Stanley Kubrick's The Shining
- Author: J. W. Rinzler and Lee Unkrich
- Cover artist: M/M Paris (Designer)
- Language: English
- Subjects: Stanley Kubrick, The Shining, filmmaking, film history
- Genre: Essay on film history
- Publisher: Taschen
- Publication date: March 17, 2023
- Publication place: United States
- Media type: Print (hardcover)
- Pages: 1396 pages
- ISBN: 978-3754400036

= Stanley Kubrick's The Shining =

2023 non-fiction book

Stanley Kubrick's The Shining is a non-fiction book published in 2023 by filmmaker Lee Unkrich and film historian J. W. Rinzler. The book is a comprehensive two-volume compendium chronicling the making of Stanley Kubrick’s 1980 horror film The Shining.
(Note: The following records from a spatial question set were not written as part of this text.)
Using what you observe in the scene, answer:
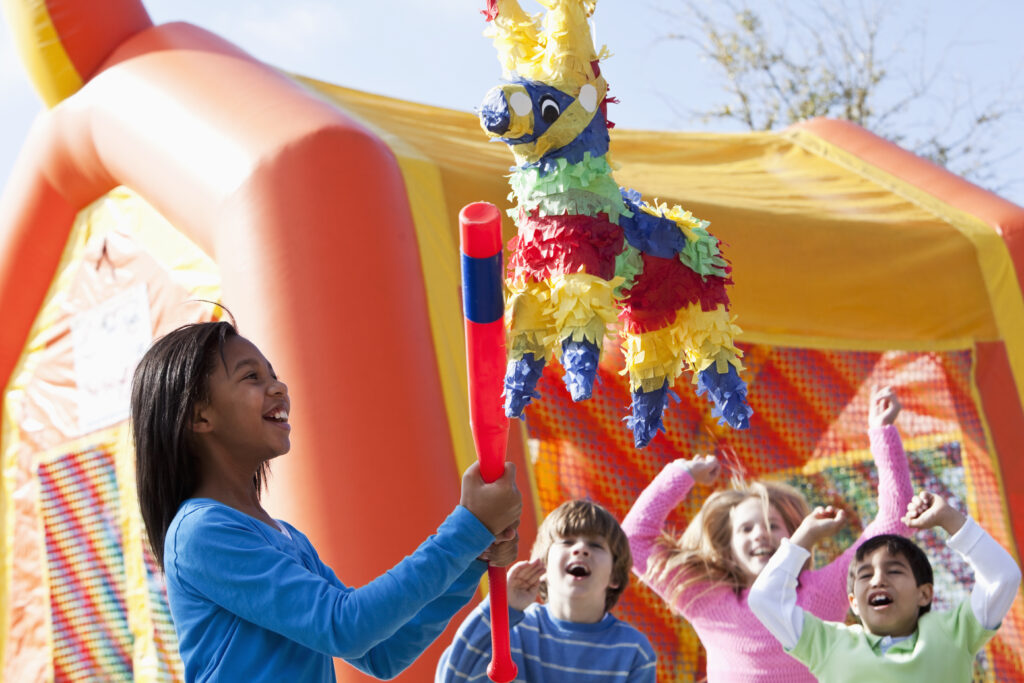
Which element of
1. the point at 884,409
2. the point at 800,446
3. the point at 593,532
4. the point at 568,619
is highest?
the point at 884,409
With a foreword by Steven Spielberg, the work is one of the most definitive resources on the film’s production.

==Overview==
The book offers an in-depth exploration of the creation of The Shining from pre-production, production and to post-production. it includes rare photographs, original production documents, annotated scripts, storyboards and personal correspondence.

The book covers:

- Stanley Kubrick's process in adapting Stephen King's novel The Shining
- Detailed accounts of casting, rehearsals and on-set experiences
- Technical innovations in cinematography and special effects
- Anecdotes and insights from cast, crew and Kubrick's collaborators
- Examination of the film's critical and cultural reception

==Background==
The project was conceived and edited by Lee Unkrich, a longtime enthusiast of The Shining and Pixar filmmaker, and J. W. Rinzler, a film historian known for his exhaustive making-of books on classic films like those of the Star Wars and Indiana Jones franchises. Their work was supported by extensive research and access to the Stanley Kubrick archives, allowing them to uncover many behind-the-scenes material.

==Reception==
Stanley Kubrick's The Shining was praised as one of the most exhaustive accounts of the making of the film.